Powerful lobby groups opposed to genetically modified (GM) food are threatening public acceptance of the technology in Europe, research suggests.  They are also hampering Europe's response to the global challenge of securing food supplies for current and future generations, the researchers claim.  Of course, it instills an anti-science mentality as well, which makes it more difficult to overcome obstacles toward vaccines and pollution changes.

Drawing upon a decade of evidence, researchers from the University of Edinburgh and Warwick University say that Europe's regulation of GM crops has become less democratic and less evidence-based since the 1980s.

Anti-GM groups such as organic food lobbyists and environmental non-governmental organizations (NGOs) dominate the decision making process, they claim, resulting in greater restriction of plant biotechnology research and development in Europe compared with most other parts of the world.

Some developing countries resist GM crops, even though they might benefit from the reduced crop losses and increased yields of GM technology, because they would not be able to sell their produce in Europe, the researchers found.  Essentially, they are being blackmailed

Professor Joyce Tait of the University of Edinburgh's ESRC Innogen Centre, said, "At a time when an increasing number of people are living in hunger and climate change threatens crops, the system that regulates GM food sources ought to become more based on evidence and less subject to the influence of politically motivated NGOs." 

Funded by the Economic and Social Research Council. Published in EMBO Reports.

Assignment 1
Answer these from the passage on GM food regulation:
(a) Which two universities did the researchers come from?
(b) Since what decade has Europe's regulation of GM crops become less democratic and less evidence-based, according to the researchers?
(c) Which body funded the research?
Assignment 2
Decide whether each statement agrees with the passage on GM food regulation. Answer yes or no and quote the words that decide it.
(a) The researchers based their claims on a decade of evidence.
(b) Plant biotechnology research and development faces less restriction in Europe than in most other parts of the world.
(c) Professor Joyce Tait works at Warwick University.

Supplied information
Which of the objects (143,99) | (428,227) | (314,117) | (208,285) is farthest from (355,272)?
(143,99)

Solution 1
(a) The University of Edinburgh and Warwick University
(b) The 1980s
(c) The Economic and Social Research Council

Solution 2
(a) Yes: "Drawing upon a decade of evidence"
(b) No: "resulting in greater restriction of plant biotechnology research and development in Europe compared with most other parts of the world"
(c) No: "Professor Joyce Tait of the University of Edinburgh's ESRC Innogen Centre"